PROVIDED DATA section start

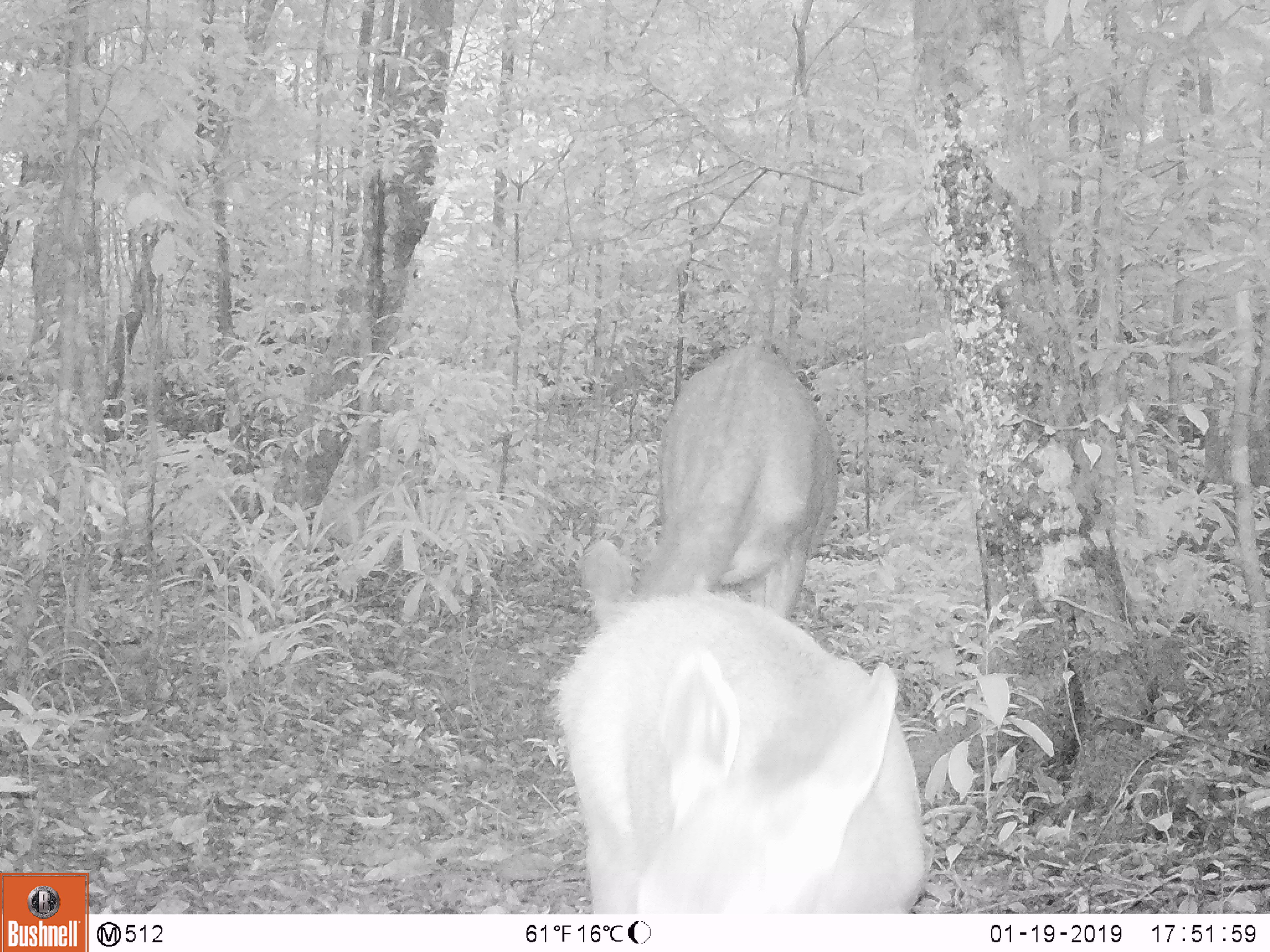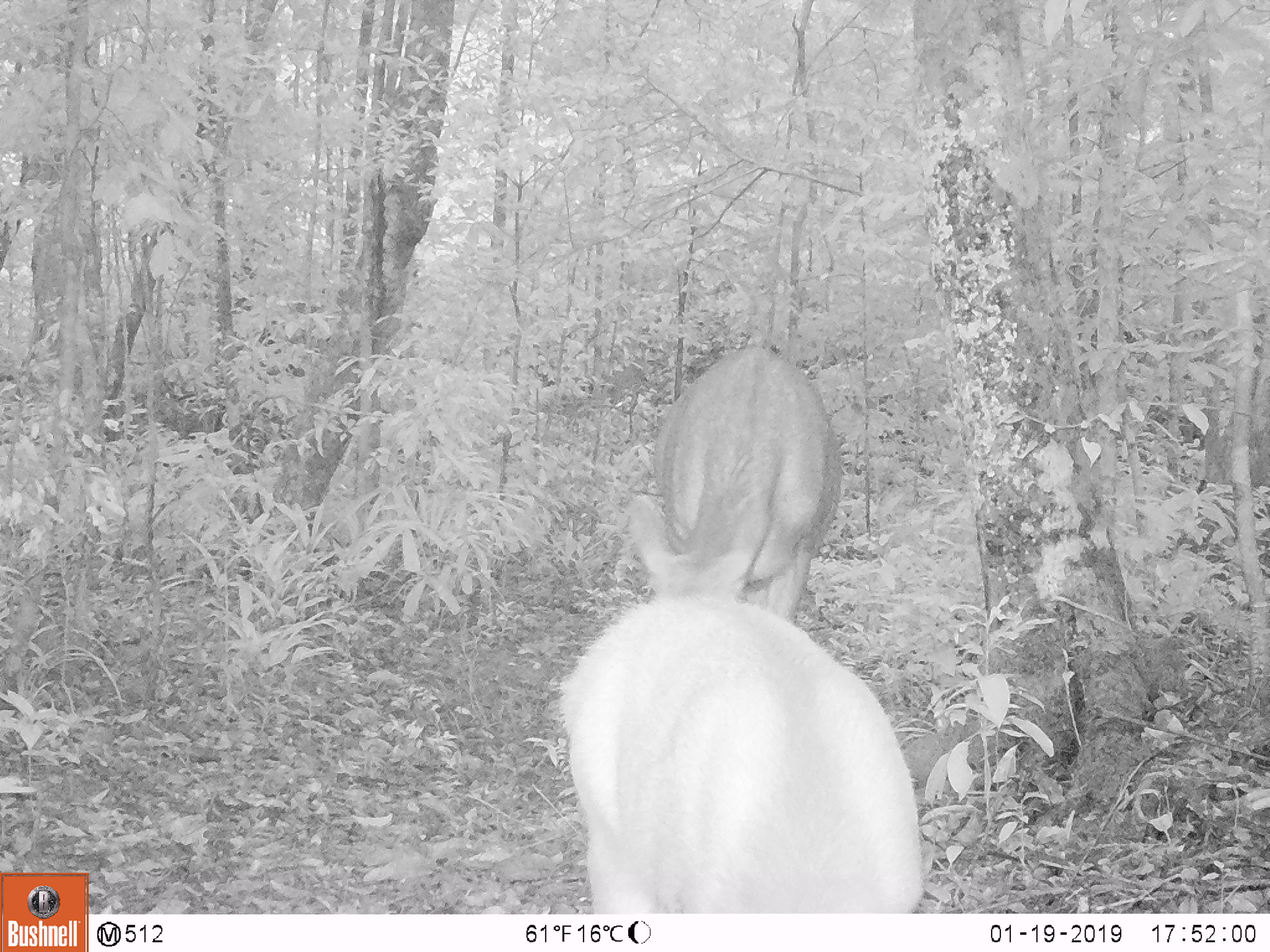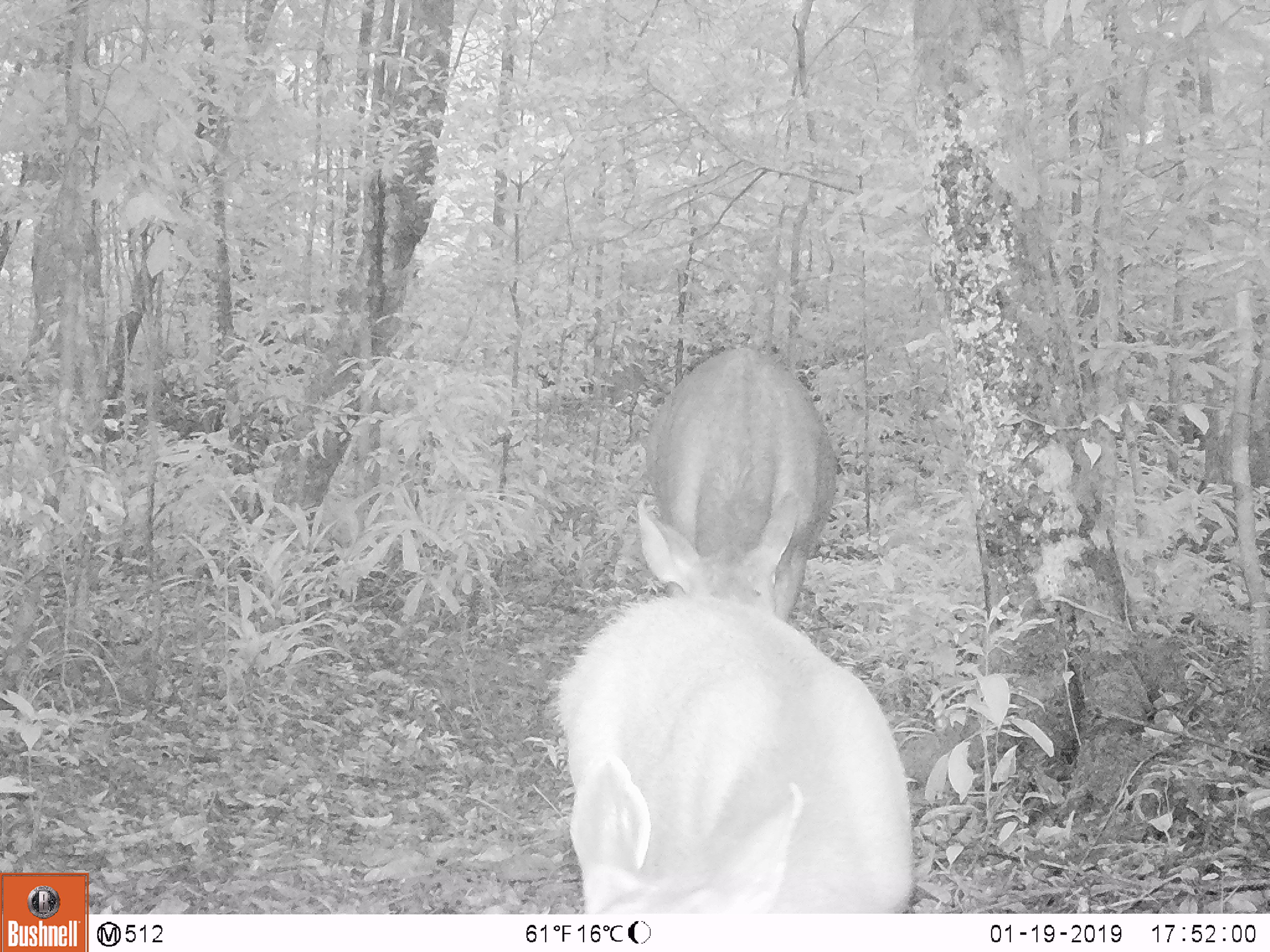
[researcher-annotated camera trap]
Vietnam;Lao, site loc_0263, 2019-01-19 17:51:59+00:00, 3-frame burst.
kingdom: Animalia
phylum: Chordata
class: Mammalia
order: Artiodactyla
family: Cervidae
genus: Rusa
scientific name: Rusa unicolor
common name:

PROVIDED DATA section end

▸ WHAT TO WORK ON
Without the pictures, return the records above exactly as written.

▸ EXERCISE OUTPUT
[researcher-annotated camera trap]
Vietnam;Lao, site loc_0263, 2019-01-19 17:51:59+00:00, 3-frame burst.
kingdom: Animalia
phylum: Chordata
class: Mammalia
order: Artiodactyla
family: Cervidae
genus: Rusa
scientific name: Rusa unicolor
common name:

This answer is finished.